Çelik yapıların avantajı, ana taşıyıcı elemanların fabrika ortamında kontrollü bir şekilde üretilmiş olmasından kaynaklanıyor. Bu nedenle diğer yapı türlerine karşı avantajlı hale geliyor. Tüm çelik yapıların temelinde veya döşemelerinde betonarme malzemeler kullanılıyor. Sadece bir evi tümüyle çelikten inşa etmek mümkün değil. "Taşıyıcı iskelet ne olursa olsun, günümüzde kullanılan yapı malzemeleri kullanılmaktadır" diyor Varoğlu. Çelik yapı kullanımının en fazla olduğu ülkeler arasında Kuzey Amerika, Avrupa ülkeleri ve Çin'in olduğunu söylüyor.

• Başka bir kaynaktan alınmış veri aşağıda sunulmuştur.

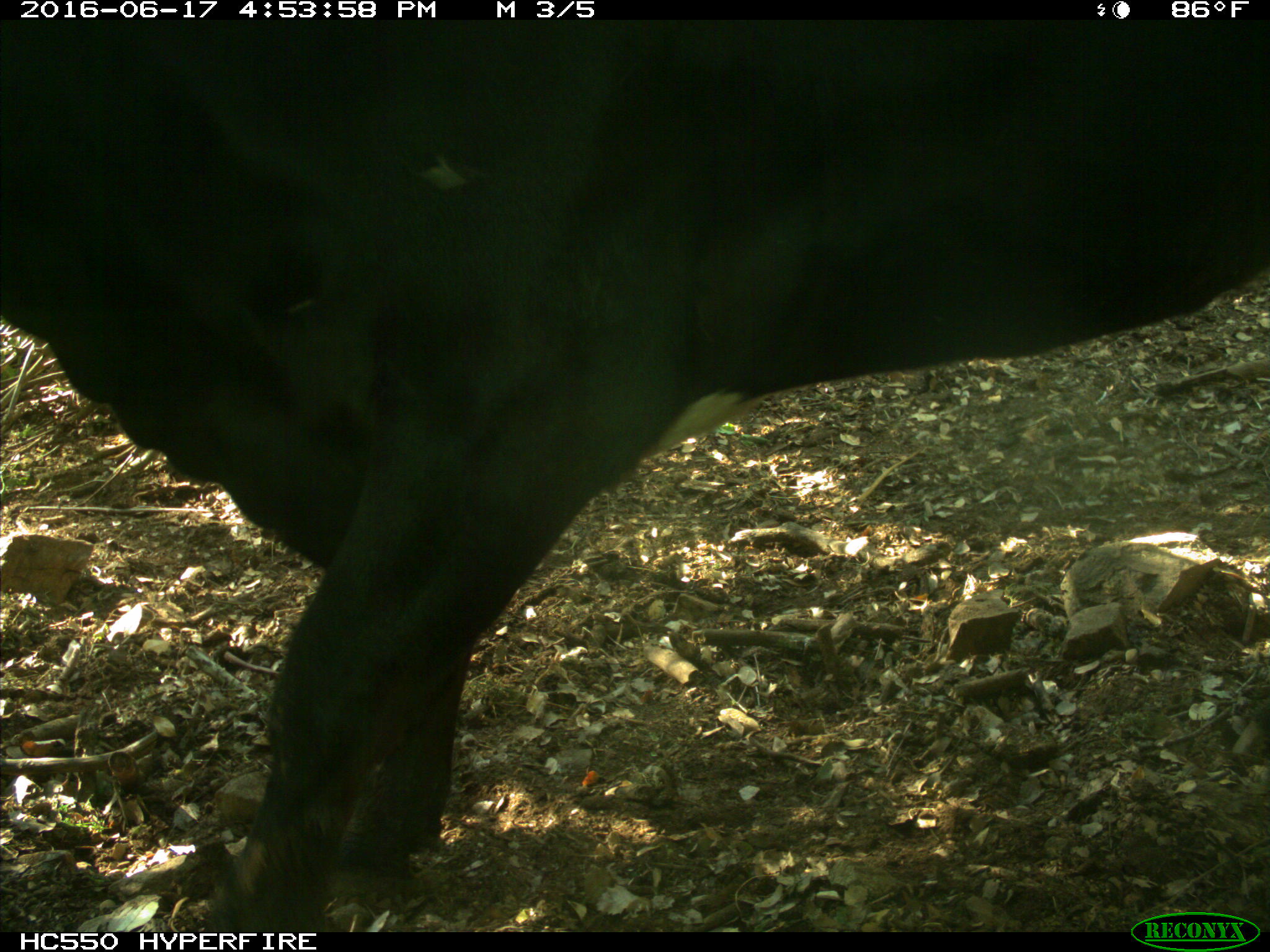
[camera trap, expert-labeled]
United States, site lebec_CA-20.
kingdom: Animalia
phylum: Chordata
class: Mammalia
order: Artiodactyla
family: Bovidae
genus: Bos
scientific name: Bos taurus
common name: domestic cow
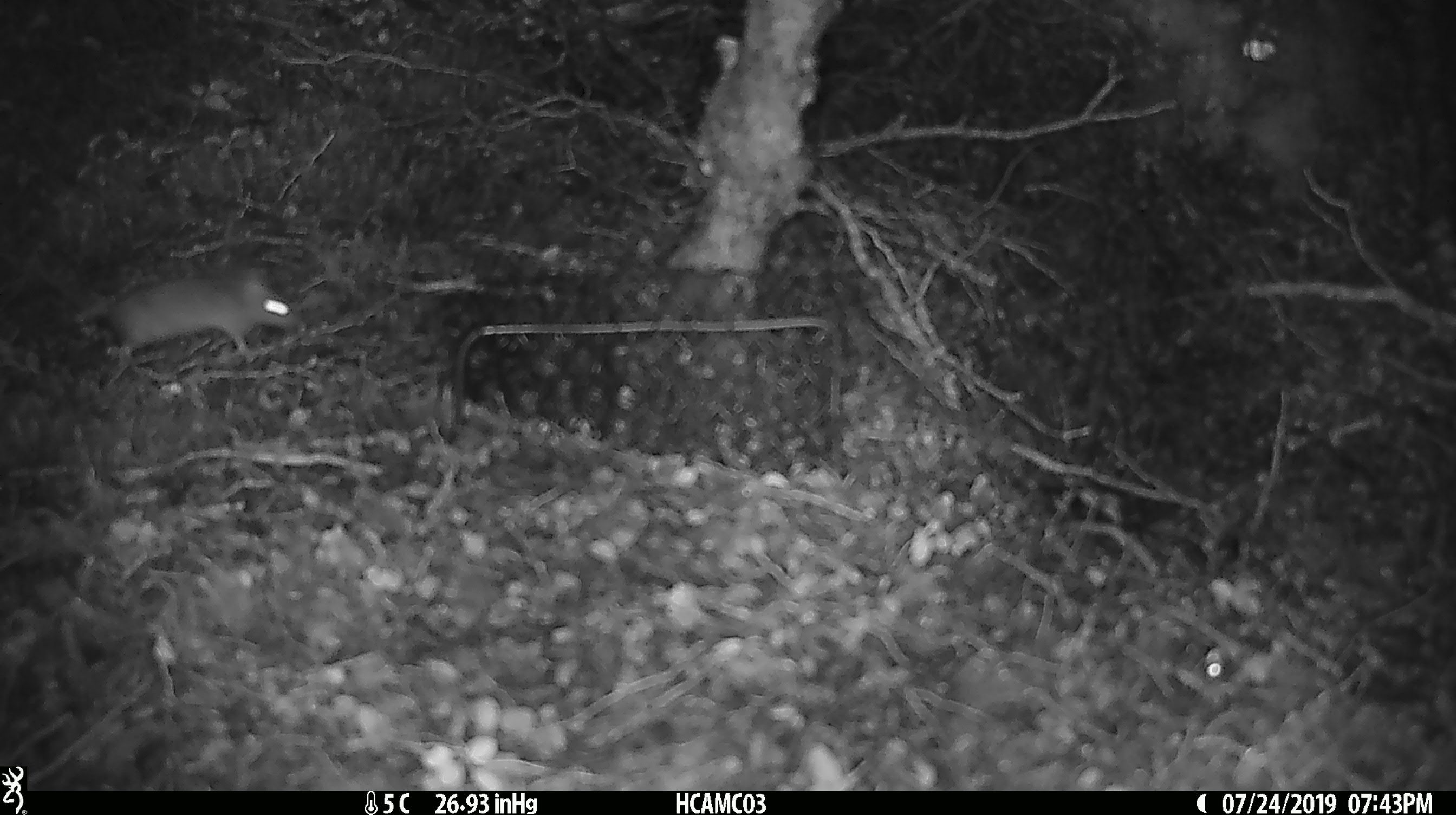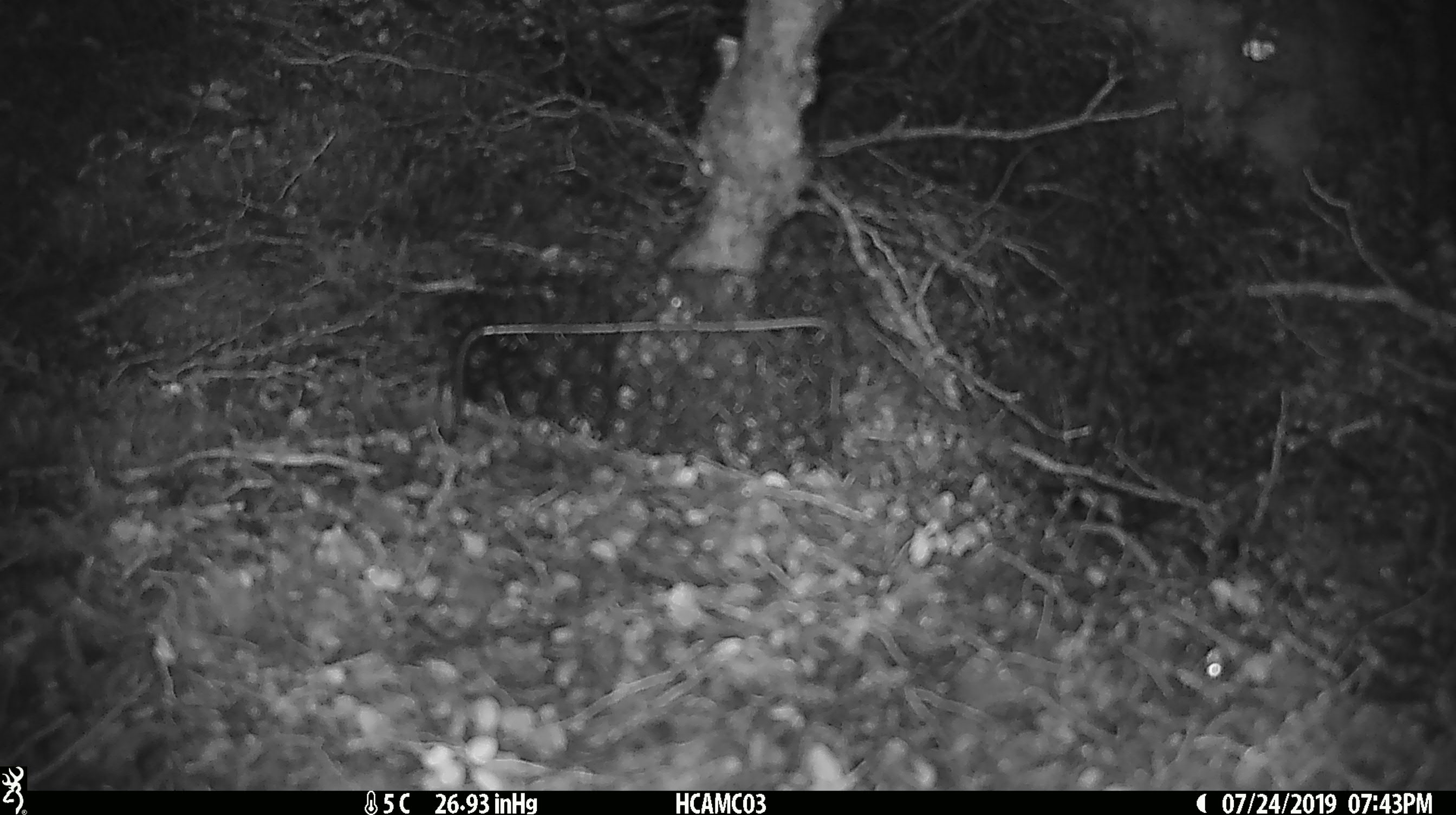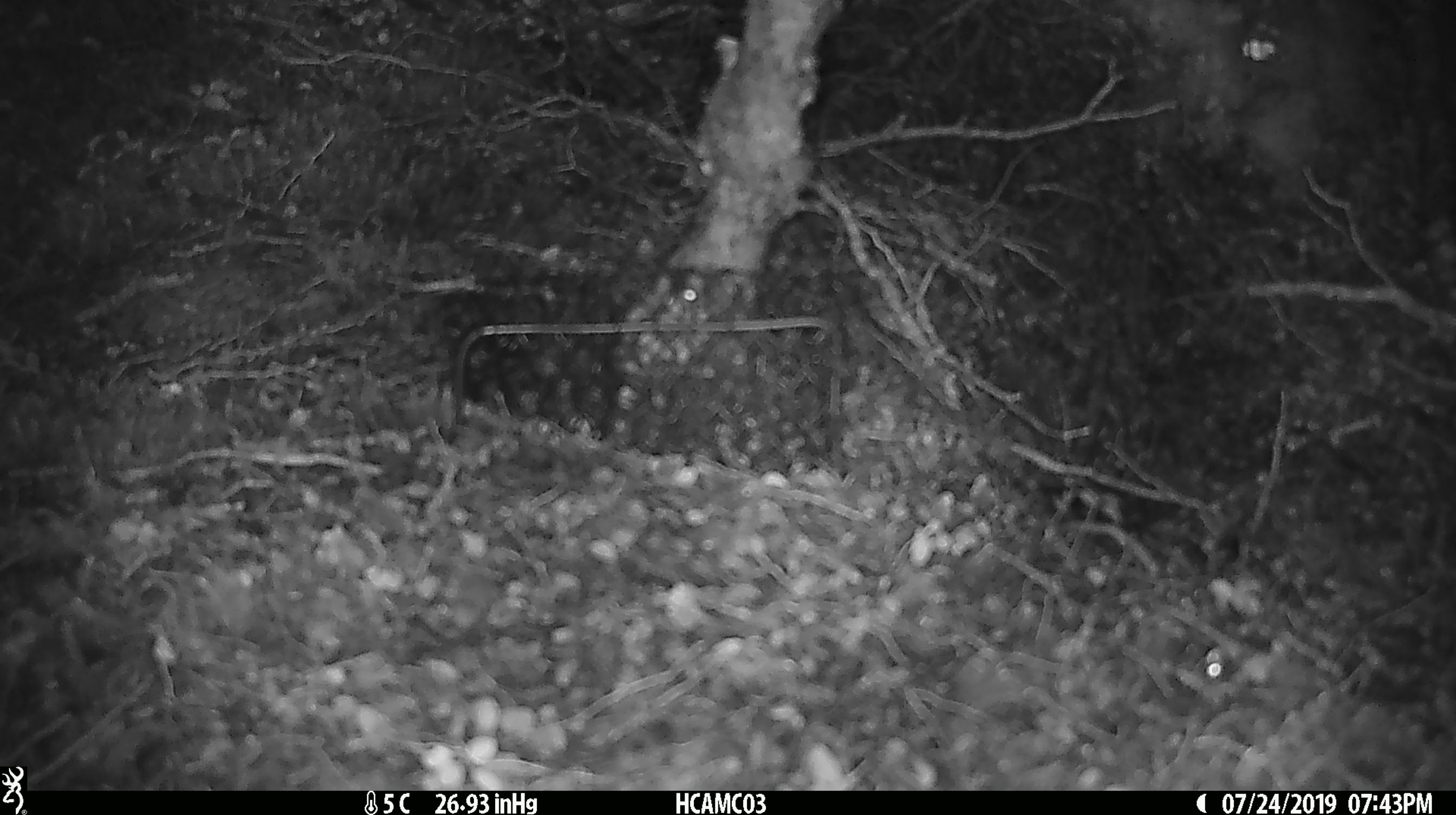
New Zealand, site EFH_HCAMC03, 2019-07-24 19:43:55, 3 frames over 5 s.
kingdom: Animalia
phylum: Chordata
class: Mammalia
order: Rodentia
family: Muridae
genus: Mus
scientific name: Mus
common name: mouse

Jeofizik Mühendisi ve İş Güvenliği Uzmanı Demet Güven, çelik yapıların zeminine ilişkin bilgiler paylaşırken, yapılacak her türlü inşanın zemin etütlerinin mutlaka yapılması gerektiğine dikkat çekiyor. Zemin etüdünde çıkan rapor sonuçlarına göre hareket edilmesi gerektiğini belirten Güven, kötü olan ya da iyileştirilmemiş zemine çelik yapı dahi yapılsa, diğer betonarmeler gibi yıkılacağını söylüyor. "Betonarme ile çelik yapılar arasında dikkat edilmesi gereken farklı noktalar yoktur. Tüm yapıların temel tasarımı benzer şekilde ele alınmaktadır. Betonarme binaları çelik yapı elemanları ile güçlendirmek mümkündür ancak çok tercih edilen bir yöntem değildir" diyen Güven, zeminin yapı türlerine göre değişmediğinin altını çiziyor.

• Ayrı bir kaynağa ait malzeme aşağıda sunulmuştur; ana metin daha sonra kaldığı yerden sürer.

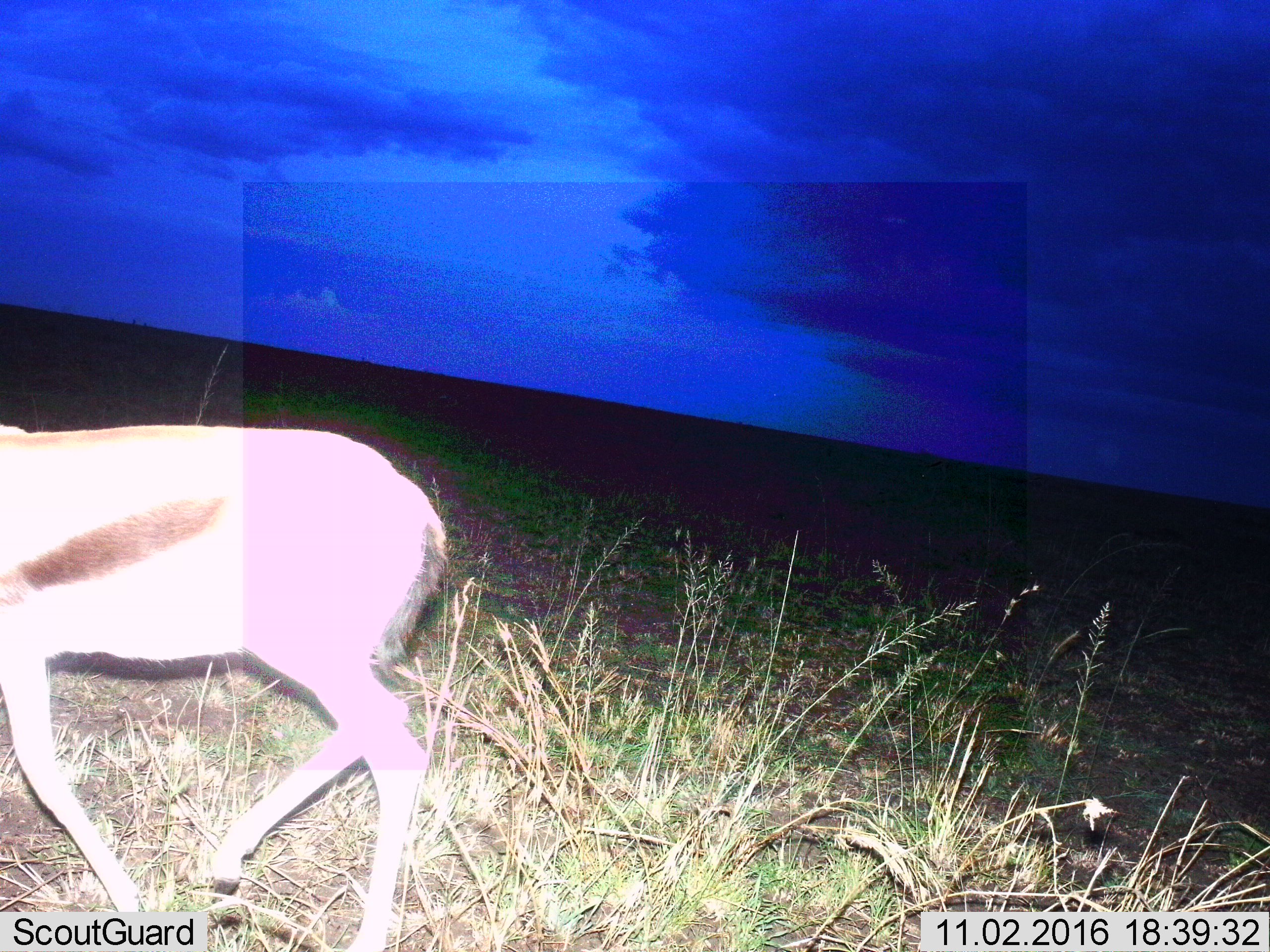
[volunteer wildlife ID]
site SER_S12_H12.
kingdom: Animalia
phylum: Chordata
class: Mammalia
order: Artiodactyla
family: Bovidae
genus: Eudorcas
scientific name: Eudorcas thomsonii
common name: thomson's gazelle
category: gazellethomsons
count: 1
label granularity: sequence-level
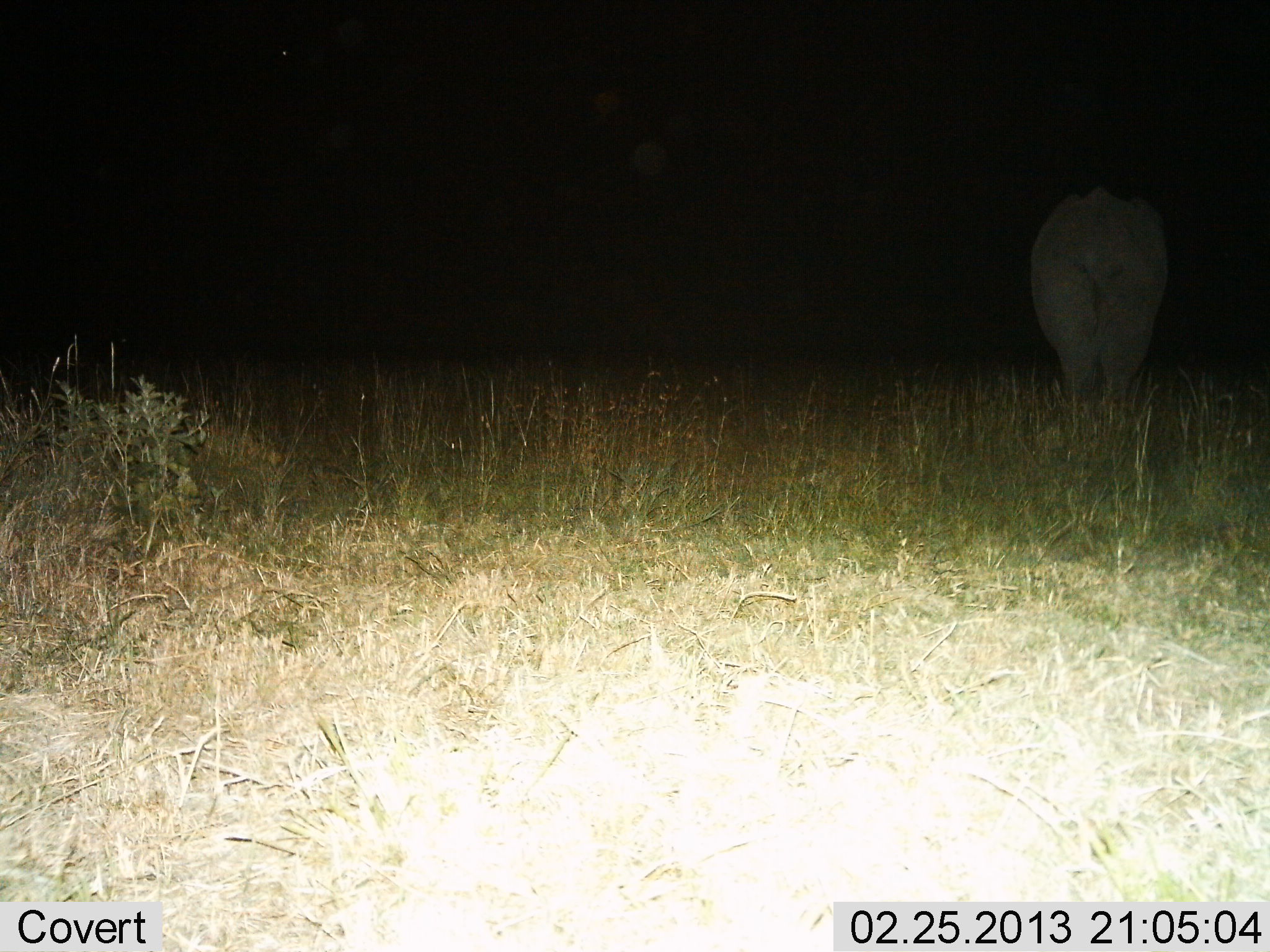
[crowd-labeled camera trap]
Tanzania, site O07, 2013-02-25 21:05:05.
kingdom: Animalia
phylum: Chordata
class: Mammalia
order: Proboscidea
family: Elephantidae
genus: Loxodonta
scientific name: Loxodonta africana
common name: african bush elephant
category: elephant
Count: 1.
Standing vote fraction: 88%.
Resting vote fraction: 0%.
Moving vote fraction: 12%.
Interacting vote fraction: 0%.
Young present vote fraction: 0%.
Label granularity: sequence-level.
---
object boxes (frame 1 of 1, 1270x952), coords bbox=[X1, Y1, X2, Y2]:
animal: bbox=[1030, 182, 1171, 412]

"Modüler çelik yapıların gündeme gelmesi gerekiyor"
Burak KARSU / İnşaat Mühendisi, Mühendislik ve Proje Danışmanlık Firması Sahibi
Yapı stokunun çeşitlendirilmesi adına çelik binaların yapılması gerektiğini düşünüyorum. Yapı-çelik olarak pek çok farklı yapısal teknikler bulunuyor. Bunlardan biri ince cilalı çelikler. En çok konut yapımında kullanılıyor. Özellikle Amerika'nın çeşitli eyaletlerinde çelik yapılara çok sık rastlayabilirsiniz. Çelik ile çok kısa sürede, çok daha dayanıklı konutlar yapmak mümkün. Depremin yaşandığı bir ülkede binaların hafif olması büyük önem arz ediyor. Bunun dışında modüler çelik yapıların da gündeme gelmesi gerekiyor. İncelenirse çok fazla yapıların olduğunu görmek mümkün. Hatta cilalı çeliklerden iki üç kat daha çok kullanılıyor. Çelik yapılar, betonarme yapılara göre daha hızlı inşa ediliyor. Siz betonarmenin kaba inşaatını yapana kadar çelik yapıyı bitirip teslim etmiş olursunuz. Hangi yapıyı yaparsanız yapın kurallara ve şartnamelere uygun planlanması gerekiyor.
Çelik konstrüksiyonlu yapıların avantajları
Hafiflik: Bir binanın hafif olmasının iki temel avantajı bulunuyor: Deprem etkime kuvveti ve zemine gelen yükün azalması. Hafif çelik ve modüler yapılar betonarme yapıların yaklaşık yüzde 10'u ağırlığında, çelik taşıyıcı sistemli binalar ise yüzde 40-50 mertebesinde olduğu hesaplanıyor.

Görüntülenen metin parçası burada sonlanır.